>> start Extract provided

Thursday, December 20, 2012

Can The Average Parent Possibly Teach The 3R’s? Doesn't it take a Professional?


According to several ex-school teachers, most of what a teacher is taught in college is crowd control and philosophy (Secular Humanism).

They do not actually teach future teachers how to teach. They have to learn that on the job.

We certainly don’t need to know crowd control (even the most prolific homeschoolers won’t top twelve students at a time!), and we disagree with the philosophies taught in teaching courses.

These same ex-teachers say they had to unlearn what they learned in the classroom in order to homeschool.

Classroom teaching and one-on-one tutoring are two different skills. My experience teaching Sunday School agrees with this. Classroom teaching is closer to public speaking then tutoring. Homeschooling my own children took some re-learning on my part.

A parent is actually the best teacher for a child. No one loves him more than mom and dad except for God Himself. No one, except for God, knows him better. And no one but the child himself has a greater stake in his becoming a well educated, wise adult, (your retirement won’t be all that good if your grown children still have to live with you).

Studies have been done to compare the test results of the homeschooled children of parents who have teaching credentials and those that never have had. There is no difference in the test scores of children in these two groups.

In fact, the educational level of the parent seems to make little or no difference at all. It is the parents’ enthusiasm and love for their children that matters. In addition, the Bible says “… if any of you lack wisdom, let him ask of God who gives liberally.” James 1:5

By the way, the most resent studies (using standardized tests) have shown that there is less difference between racial, social, and economic groups of homeschoolers than those in traditional schools.

>> end Extract provided

Write the next part of the post on parents teaching their children the 3R's at home, starting after its final sentence.

>> start Raw records

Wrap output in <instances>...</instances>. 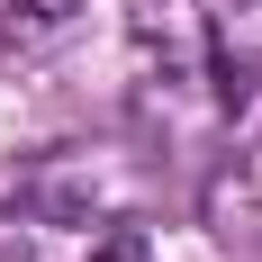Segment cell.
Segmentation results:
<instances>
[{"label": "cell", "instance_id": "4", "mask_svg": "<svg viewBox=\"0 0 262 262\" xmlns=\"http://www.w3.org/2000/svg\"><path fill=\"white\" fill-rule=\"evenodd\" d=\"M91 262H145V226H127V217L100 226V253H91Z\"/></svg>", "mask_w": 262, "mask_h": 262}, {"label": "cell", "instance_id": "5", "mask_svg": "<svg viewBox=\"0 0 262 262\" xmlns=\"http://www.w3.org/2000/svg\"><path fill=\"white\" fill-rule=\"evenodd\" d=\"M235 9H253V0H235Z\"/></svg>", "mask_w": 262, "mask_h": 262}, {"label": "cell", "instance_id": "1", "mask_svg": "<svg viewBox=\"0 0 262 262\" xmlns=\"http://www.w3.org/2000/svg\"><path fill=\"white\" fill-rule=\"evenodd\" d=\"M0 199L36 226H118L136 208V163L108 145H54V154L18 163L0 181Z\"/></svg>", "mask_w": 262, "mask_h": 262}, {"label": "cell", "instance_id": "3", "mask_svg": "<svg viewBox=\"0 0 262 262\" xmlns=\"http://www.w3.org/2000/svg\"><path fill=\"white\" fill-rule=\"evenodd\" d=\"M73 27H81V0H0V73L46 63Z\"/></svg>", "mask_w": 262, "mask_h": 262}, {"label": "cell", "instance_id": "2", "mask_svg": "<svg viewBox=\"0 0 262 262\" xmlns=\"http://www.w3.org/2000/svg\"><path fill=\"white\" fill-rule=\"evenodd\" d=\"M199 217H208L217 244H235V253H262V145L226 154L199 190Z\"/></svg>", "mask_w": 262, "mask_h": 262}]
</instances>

>> end Raw records
>> start Raw records

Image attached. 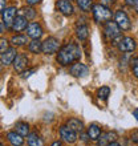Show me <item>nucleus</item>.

>> end Raw records

- _Answer for this exercise_:
The homeschooled child scores in the 80th and 90th percentile group, on average, in every subject, regardless of their parent’s income, race, social standing, education, or any other factor.

(A percentile score does not tell what percentage of problems a child got right or wrong. It tells where they place in comparison with one hundred other children their age. For example; a 50th percentile score means fifty children scored worse and forty-nine scored better. “99th percentile” is the highest score possible. Ninety-nine out of a hundred children score worse, none better.)
 
All of the above does make a great difference among traditionally schooled children (who scored, on average, at the 50th percentiles on the tests with ranges as low as the 10th percentile, depending on the above factors).

And the longer a child is homeschooled the greater the difference in their scores from traditional schools (this includes private schools. Their scores run in the 60th and 70th percentile).

I once read a study where the researchers took a list of children and randomly divided them up into two groups; Gifted and Special Needs. They gave the list to their teacher, telling her they were experimenting with integrated classrooms. The children never saw the list. Only the teacher did. At the end of the year, the children on the gifted side scored ahead of grade level. The ones on the Special Needs side scored behind.

Just to make sure they had not accidentally, correctly labeled the children, the next year they switched lists; the children previously listed as gifted were now listed as special needs and vice versa. The children had a new teacher and again she was the only one who saw the new list. Again, the children the teacher expected to score above grade level at the end of the year, did just that, though they had been behind the year before. The ones she thought would score behind, despite their early achievement at being ahead, scored just as she expected.

The conclusion is; it is the teacher’s expectation of the child that makes the difference.

I don’t know about you, but all my children are geniuses. I think that may be the real key to why homeschooled children generally score better.

Their teachers have faith in them!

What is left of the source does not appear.